Work instruction =
Give back all of the data exactly as it stands, with the pictures removed.

Records shown Block Start

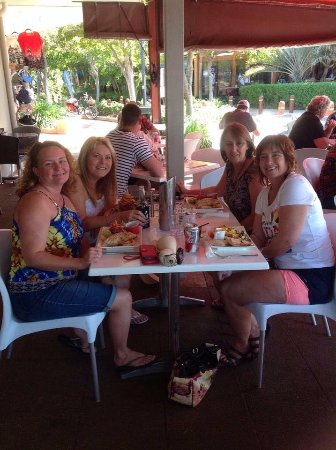 Bargara, Αυστραλία: Lunch with friends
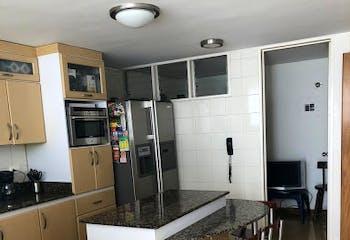 Casa en Zuñiga - Envigado, cuenta con cuatro habitaciones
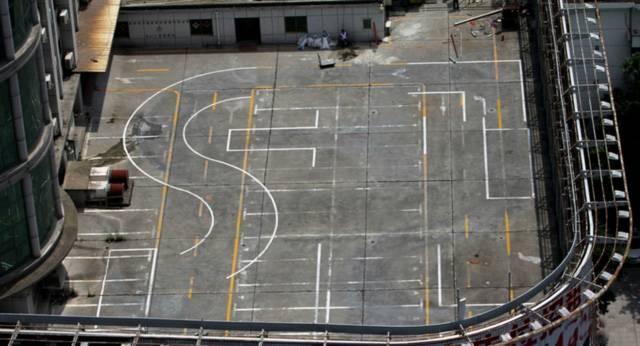 惊险!7层楼顶开设 ,三个火枪手读后感驾校 训练场四周无安全措施(图)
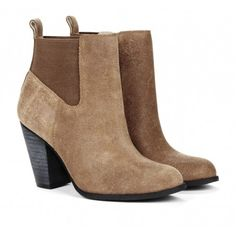 Perfect boots for the chilly season
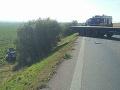 PRÁVE TERAZ Cesta za Senicou je uzavretá: FOTO Po kolízii s kamiónom auto odhodilo do poľa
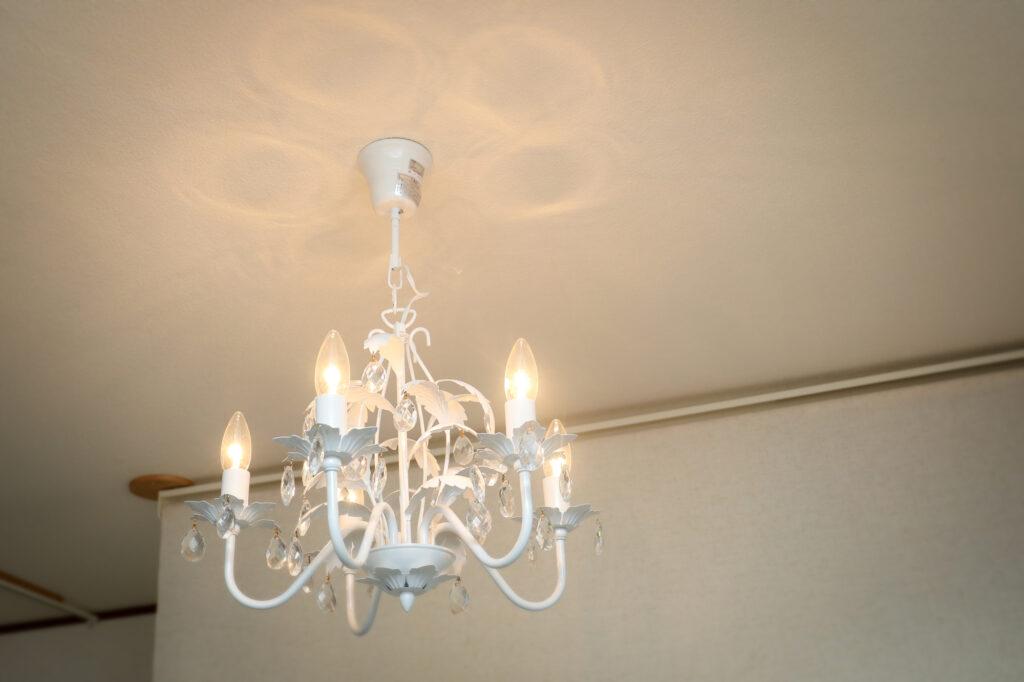 エステサロン室内の灯り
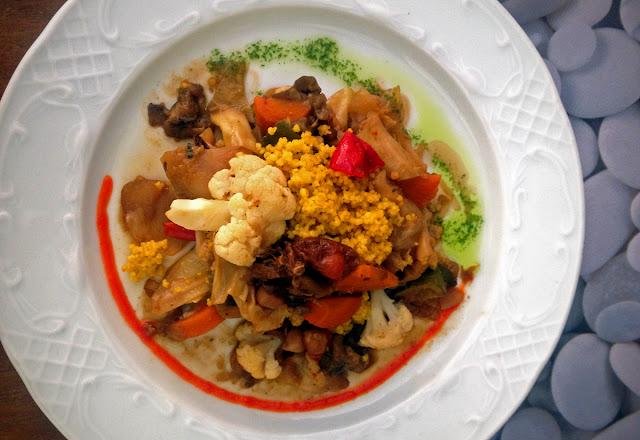 Quinoa restaurante vegetariano - Elche - Couscous main course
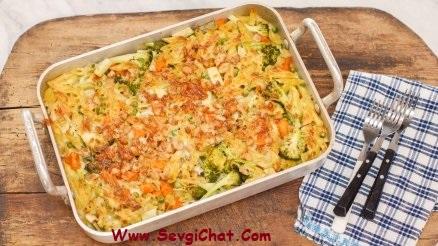 Kremalı, Tavuklu ve sebzeli fırın makarna tarifi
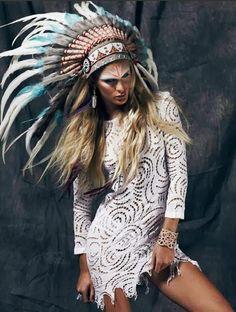 Headdress / Lace dress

Records shown Block End

Exercise answer =
 Bargara, Αυστραλία: Lunch with friends
 Casa en Zuñiga - Envigado, cuenta con cuatro habitaciones
 惊险!7层楼顶开设 ,三个火枪手读后感驾校 训练场四周无安全措施(图)
 Perfect boots for the chilly season
 PRÁVE TERAZ Cesta za Senicou je uzavretá: FOTO Po kolízii s kamiónom auto odhodilo do poľa
 エステサロン室内の灯り
 Quinoa restaurante vegetariano - Elche - Couscous main course
 Kremalı, Tavuklu ve sebzeli fırın makarna tarifi
 Headdress / Lace dress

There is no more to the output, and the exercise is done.